Saved data entries
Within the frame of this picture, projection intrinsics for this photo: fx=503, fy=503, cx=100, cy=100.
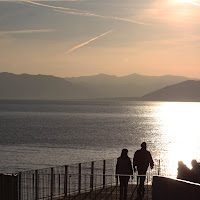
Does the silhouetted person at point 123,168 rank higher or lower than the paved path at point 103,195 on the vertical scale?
higher

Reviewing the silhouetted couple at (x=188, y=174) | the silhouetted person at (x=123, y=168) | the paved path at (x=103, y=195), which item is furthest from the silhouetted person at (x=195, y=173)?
the silhouetted person at (x=123, y=168)

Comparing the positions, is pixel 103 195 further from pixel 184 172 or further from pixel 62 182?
pixel 62 182

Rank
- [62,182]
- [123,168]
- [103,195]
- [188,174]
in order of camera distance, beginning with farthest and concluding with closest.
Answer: [62,182] < [103,195] < [123,168] < [188,174]

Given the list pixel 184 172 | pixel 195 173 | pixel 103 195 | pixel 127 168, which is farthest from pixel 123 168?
pixel 195 173

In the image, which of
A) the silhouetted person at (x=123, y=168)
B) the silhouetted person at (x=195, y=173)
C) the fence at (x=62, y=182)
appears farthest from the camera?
A: the silhouetted person at (x=123, y=168)

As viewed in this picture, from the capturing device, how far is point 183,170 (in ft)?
39.5

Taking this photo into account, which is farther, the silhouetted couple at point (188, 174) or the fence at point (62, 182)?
the fence at point (62, 182)

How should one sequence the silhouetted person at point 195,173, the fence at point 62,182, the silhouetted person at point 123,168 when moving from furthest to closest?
the silhouetted person at point 123,168 → the fence at point 62,182 → the silhouetted person at point 195,173

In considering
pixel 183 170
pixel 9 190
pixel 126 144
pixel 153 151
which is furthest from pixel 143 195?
pixel 126 144

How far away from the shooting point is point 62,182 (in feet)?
119

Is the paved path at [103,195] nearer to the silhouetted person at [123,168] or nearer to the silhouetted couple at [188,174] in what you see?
the silhouetted person at [123,168]

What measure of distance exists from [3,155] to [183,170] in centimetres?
4908

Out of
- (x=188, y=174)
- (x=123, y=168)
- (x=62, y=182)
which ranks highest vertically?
(x=188, y=174)

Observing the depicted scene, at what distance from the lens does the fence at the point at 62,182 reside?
14109 mm
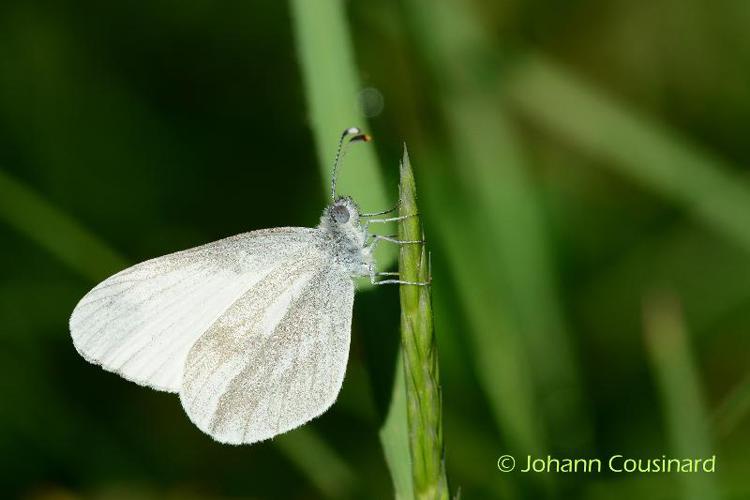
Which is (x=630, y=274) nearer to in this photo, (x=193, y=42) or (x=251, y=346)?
(x=251, y=346)


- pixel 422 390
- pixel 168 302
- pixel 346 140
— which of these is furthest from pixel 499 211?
pixel 422 390

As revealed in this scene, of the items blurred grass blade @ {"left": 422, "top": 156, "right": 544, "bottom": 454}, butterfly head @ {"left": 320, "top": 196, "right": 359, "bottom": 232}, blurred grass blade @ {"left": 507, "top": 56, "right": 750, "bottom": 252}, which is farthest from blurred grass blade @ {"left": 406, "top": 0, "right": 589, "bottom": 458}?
butterfly head @ {"left": 320, "top": 196, "right": 359, "bottom": 232}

*CHALLENGE:* Repeat everything from the line containing "As revealed in" down to the end of the rows, substituting "out-of-focus grass blade" for each "blurred grass blade" and keeping all other text unchanged.

*ANSWER BELOW:*
As revealed in this scene, of the items out-of-focus grass blade @ {"left": 422, "top": 156, "right": 544, "bottom": 454}, butterfly head @ {"left": 320, "top": 196, "right": 359, "bottom": 232}, out-of-focus grass blade @ {"left": 507, "top": 56, "right": 750, "bottom": 252}, which is farthest from out-of-focus grass blade @ {"left": 406, "top": 0, "right": 589, "bottom": 458}?
butterfly head @ {"left": 320, "top": 196, "right": 359, "bottom": 232}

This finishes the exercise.